31 July 2014

Russia threatens Europe with higher energy prices

EUobserver: 31. July 2014
BY Valentina Pop


Russian President Vladimir Putin during the meeting with Government members in Novo-Ogaryovo, Moscow Region, July 30, 2014.



BRUSSELS - Russia on Wednesday (30 July) reacted angrily to the EU economic sanctions, threatening to increase energy prices.
“Obsessed with sanctions, Brussels is itself creating barriers for further cooperation in such a key sector as energy industry,” the Russian foreign ministry said in statement.

“It is a senseless and irresponsible step, which will inevitably cause European energy market prices to rise,” the statement said.
The ministry added that the economies of Russia and the EU are interlinked and that the "stage three" sanctions will affect the economic situation in the EU "not less than in Russia".

Some 30 percent of the overall EU gas consumption is covered by Russian gas imports, but some eastern member states are up to 90 percent dependent on Russia.

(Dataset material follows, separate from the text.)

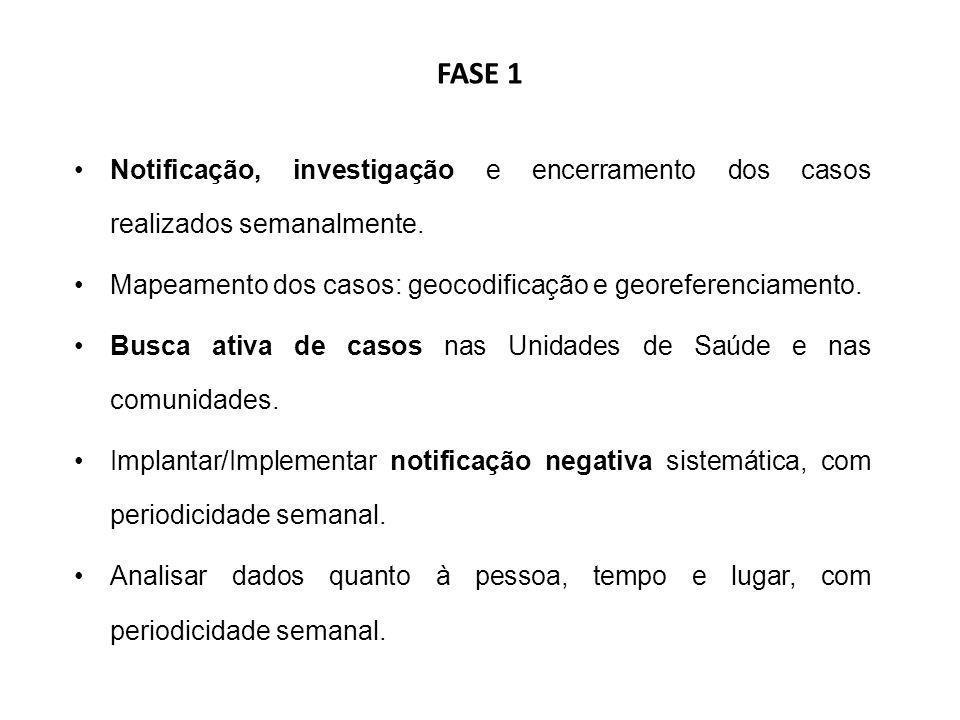 FASE 1 Notificação, investigação e encerramento dos casos realizados semanalmente. Mapeamento dos casos: geocodificação e georeferenciamento. Busca at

The possible retaliation in the energy sector was factored in when the EU decided to adopt economic sanctions, which will enter into force Friday.

As for the arms embargo also due to enter into force Friday, Russia said it was "perplexed" since it "does not take part in the military conflict in Ukraine."
Moscow also accused the EU of being influenced too much by the US: “It’s a shame that after having long searched for its own ‘single voice,’ the EU now speaks Washington’s voice.”

The US has released intelligence showing that Russia continues to arm the pro-Moscow separatists in Ukraine and said it believed YouTube audiotapes of rebels talking about shooting down a passenger plane were authentic.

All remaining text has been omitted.